At least 1 in 3 adults in the United States are overweight according to an abstract by: Christopher G. Bell, Andrew J. Walley and Philippe Froguel; it states: “The identification of genes that are involved in monogenic, syndromic and polygenic obesity has greatly increased our knowledge of the mechanisms that underlie this condition.”

“It has been shown that overweight tends to run in families suggesting a genetic link. In some cases, parental obesity is a stronger predictor of childhood overweight than the child’s weight status alone.”

“Body Mass Index (BMI) is a measure of weight adjusted for height used to determine weight categories.” Due to the different growth rates of male and female children, the BMI is age and gender specific and determined using growth charts for each gender. While other factors can contribute, genetics does play a role in the predisposition towards excess body weight and interaction between genes and the other environmental factors can be an added influence.

The human body contains an anti-starvation mechanism that causes humans to store fat. Weight gain occurs when a child eats more than their body may need. Certain types of foods can contain fat, calories, even chemicals that can lead to weight gain; these are some of the environmental factors.

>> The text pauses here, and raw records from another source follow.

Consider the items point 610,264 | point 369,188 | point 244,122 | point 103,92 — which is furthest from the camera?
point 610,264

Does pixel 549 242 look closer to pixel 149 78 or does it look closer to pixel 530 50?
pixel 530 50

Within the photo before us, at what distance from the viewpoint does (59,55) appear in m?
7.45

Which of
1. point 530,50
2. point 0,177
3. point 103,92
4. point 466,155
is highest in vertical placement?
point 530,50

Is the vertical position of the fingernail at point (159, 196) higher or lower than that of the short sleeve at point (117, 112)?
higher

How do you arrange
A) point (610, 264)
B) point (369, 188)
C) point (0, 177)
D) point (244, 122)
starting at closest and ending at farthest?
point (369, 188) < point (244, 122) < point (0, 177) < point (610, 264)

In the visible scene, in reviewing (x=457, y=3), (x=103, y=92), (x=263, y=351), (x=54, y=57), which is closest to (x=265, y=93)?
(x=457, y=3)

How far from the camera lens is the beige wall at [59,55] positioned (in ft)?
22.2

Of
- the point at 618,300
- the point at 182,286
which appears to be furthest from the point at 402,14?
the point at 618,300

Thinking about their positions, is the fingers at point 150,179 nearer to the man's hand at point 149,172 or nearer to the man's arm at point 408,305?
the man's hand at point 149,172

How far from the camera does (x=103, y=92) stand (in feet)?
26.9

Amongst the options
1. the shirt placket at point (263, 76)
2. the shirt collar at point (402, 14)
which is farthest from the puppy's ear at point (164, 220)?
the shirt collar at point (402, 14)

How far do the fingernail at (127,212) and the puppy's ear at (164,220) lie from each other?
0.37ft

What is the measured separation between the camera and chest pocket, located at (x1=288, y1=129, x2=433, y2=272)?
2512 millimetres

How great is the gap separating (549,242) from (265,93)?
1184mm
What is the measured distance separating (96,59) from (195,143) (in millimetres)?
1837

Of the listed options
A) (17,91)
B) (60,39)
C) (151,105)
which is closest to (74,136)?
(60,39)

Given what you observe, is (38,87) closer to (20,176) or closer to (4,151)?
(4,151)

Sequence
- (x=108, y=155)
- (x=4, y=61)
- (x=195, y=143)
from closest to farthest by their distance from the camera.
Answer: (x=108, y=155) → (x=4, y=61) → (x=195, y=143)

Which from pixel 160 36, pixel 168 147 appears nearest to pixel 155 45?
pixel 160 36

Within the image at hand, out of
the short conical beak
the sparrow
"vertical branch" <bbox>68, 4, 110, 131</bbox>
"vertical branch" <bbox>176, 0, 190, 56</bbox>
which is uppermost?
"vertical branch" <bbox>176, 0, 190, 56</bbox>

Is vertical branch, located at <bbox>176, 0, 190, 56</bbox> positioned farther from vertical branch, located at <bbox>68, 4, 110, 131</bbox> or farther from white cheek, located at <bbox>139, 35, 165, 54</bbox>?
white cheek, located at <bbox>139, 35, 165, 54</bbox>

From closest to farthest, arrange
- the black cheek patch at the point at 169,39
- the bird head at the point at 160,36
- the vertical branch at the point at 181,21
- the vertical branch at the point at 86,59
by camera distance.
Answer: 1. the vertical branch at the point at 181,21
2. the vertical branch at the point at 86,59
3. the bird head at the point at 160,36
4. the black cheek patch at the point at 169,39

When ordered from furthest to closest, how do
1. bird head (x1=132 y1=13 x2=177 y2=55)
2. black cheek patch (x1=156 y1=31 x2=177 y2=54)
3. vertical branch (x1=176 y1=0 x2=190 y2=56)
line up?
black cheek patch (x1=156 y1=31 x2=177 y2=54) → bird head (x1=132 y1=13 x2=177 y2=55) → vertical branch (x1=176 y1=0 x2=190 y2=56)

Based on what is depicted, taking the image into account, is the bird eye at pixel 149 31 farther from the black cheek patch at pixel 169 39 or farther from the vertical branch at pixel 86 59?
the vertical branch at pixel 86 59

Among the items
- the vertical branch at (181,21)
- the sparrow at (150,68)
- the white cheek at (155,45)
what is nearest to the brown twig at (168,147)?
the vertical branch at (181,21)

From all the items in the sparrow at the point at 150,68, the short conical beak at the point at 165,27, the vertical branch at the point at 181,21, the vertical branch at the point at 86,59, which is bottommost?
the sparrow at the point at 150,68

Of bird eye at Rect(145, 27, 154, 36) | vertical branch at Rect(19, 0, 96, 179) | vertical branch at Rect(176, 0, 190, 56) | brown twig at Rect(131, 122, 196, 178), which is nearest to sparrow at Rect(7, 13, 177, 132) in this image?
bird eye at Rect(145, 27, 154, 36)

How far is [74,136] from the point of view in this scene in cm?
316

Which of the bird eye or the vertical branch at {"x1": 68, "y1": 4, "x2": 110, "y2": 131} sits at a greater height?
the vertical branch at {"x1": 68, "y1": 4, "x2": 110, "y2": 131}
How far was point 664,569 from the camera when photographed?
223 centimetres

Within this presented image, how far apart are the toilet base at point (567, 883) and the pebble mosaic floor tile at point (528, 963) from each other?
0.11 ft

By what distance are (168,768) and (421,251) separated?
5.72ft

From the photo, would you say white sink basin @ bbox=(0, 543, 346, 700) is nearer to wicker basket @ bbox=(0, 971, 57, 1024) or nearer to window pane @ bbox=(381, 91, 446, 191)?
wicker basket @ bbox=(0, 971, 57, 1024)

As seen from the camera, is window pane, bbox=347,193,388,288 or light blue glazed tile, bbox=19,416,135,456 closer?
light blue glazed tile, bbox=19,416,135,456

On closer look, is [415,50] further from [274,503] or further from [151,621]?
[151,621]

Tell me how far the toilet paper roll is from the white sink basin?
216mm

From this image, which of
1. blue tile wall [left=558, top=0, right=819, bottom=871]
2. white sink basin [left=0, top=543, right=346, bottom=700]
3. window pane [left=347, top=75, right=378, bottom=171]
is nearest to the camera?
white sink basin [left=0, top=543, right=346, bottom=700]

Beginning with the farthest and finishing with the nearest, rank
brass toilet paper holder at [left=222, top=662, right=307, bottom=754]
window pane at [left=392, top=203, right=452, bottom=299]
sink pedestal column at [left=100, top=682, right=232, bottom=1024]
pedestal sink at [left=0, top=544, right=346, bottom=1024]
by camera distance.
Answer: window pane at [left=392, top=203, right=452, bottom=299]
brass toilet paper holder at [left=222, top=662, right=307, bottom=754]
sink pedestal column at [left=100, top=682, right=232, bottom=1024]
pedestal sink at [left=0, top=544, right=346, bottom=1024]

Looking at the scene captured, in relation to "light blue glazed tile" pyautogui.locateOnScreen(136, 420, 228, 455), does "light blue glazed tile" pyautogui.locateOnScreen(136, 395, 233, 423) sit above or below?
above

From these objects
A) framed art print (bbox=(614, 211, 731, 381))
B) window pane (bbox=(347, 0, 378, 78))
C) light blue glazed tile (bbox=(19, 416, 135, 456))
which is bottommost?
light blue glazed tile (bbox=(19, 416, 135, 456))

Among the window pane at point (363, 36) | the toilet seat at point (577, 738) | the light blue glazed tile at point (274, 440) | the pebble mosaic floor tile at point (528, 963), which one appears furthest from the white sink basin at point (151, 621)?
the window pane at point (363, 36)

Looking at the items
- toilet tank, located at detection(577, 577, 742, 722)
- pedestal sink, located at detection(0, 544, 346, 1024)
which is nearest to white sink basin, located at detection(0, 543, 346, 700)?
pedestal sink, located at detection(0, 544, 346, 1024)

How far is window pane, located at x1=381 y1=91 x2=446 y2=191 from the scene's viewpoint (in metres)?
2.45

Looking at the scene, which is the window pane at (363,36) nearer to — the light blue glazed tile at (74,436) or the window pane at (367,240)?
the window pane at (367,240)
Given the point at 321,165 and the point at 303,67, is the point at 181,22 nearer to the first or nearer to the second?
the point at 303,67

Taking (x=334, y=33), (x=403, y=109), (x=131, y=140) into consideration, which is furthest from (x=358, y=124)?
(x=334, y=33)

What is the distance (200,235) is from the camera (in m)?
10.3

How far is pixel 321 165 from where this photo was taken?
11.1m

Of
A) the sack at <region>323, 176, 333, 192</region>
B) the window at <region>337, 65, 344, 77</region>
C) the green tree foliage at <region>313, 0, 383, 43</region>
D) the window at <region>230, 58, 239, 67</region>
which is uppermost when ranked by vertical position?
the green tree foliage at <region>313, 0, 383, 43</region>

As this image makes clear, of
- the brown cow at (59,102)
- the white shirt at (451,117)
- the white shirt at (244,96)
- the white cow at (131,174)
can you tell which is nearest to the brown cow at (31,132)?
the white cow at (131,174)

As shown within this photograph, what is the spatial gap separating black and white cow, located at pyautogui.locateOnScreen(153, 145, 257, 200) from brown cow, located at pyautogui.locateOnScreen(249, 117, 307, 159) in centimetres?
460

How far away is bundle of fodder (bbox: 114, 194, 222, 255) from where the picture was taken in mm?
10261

It’s also a fact that excess stress in childhood, can sometimes contribute to binge eating; especially if the parent’s have this tendency or allow a child access to a lot of junk foods. Schools today do bear some responsibility; the loaded carbohydrates and saturated fats in school foods plays a big part in whether kids gain weight or not. Peer pressure can also be another factor; kids can be cruel to one another and anyone who feels left out of the group because they may be overweight, can turn to binging or their favorite foods for comfort.

Research at the, “St. Luke’s-Roosevelt Hospital Center, Columbia University”; estimates that genes can account for 75-80% of body fat in children with the rest being environmental factors, while other studies estimate that only 70% may be responsible.

Even the “Centers for Disease Control and Prevention”, (CDC) states that, “Science shows that genetics plays a role in obesity. Genes can directly cause obesity in disorders such as Bardet-Biedl syndrome and Prader-Willi syndrome.”

They also state that both genes and behavior can contribute to childhood obesity; that genetics can increase the susceptibility towards obesity and that other factors such as the amount of food eaten and limited or a lack of exercise contributes, as well.

They further admit that many illnesses and medications can contribute to childhood and adult obesity, as many medications can lead to weight gain. Fluid buildup and chemical interactions, as well as, reactions to medications can interfere with the body’s ability to properly process foods.

Genes regulate how the human body captures, stores and releases energy from the foods eaten. When chemicals in foods interfere with this process; it’s a recipe for weight gain.

Environmental factors and lifestyle has an added role to play; people simply don’t get the exercise that they did centuries ago when the food sources were uncertain. The body’s need to store fat so that it can feed later on didn’t seem to get regulated as mankind has evolved; the body is still going to store it whether it uses it up or not. This is sometimes called the, “thrifty genotype hypothesis”.

Given having to exercise less often due to modern lifestyle; cravings for flavor and junk foods that people today have, the chemical additives and preservatives in processed foods that actually cause the human body to gain weight via a chemical reaction, as well as, ailments and medications prescribed for them and you have a recipe for a very unhealthy population.

Childhood obesity may very well be an epidemic that will not go away in the future, but at least our society now knows that people aren’t overweight because they want to be. Hopefully, these new genetic studies will promote a society where overweight children are not as maligned and abused as they have been in the past.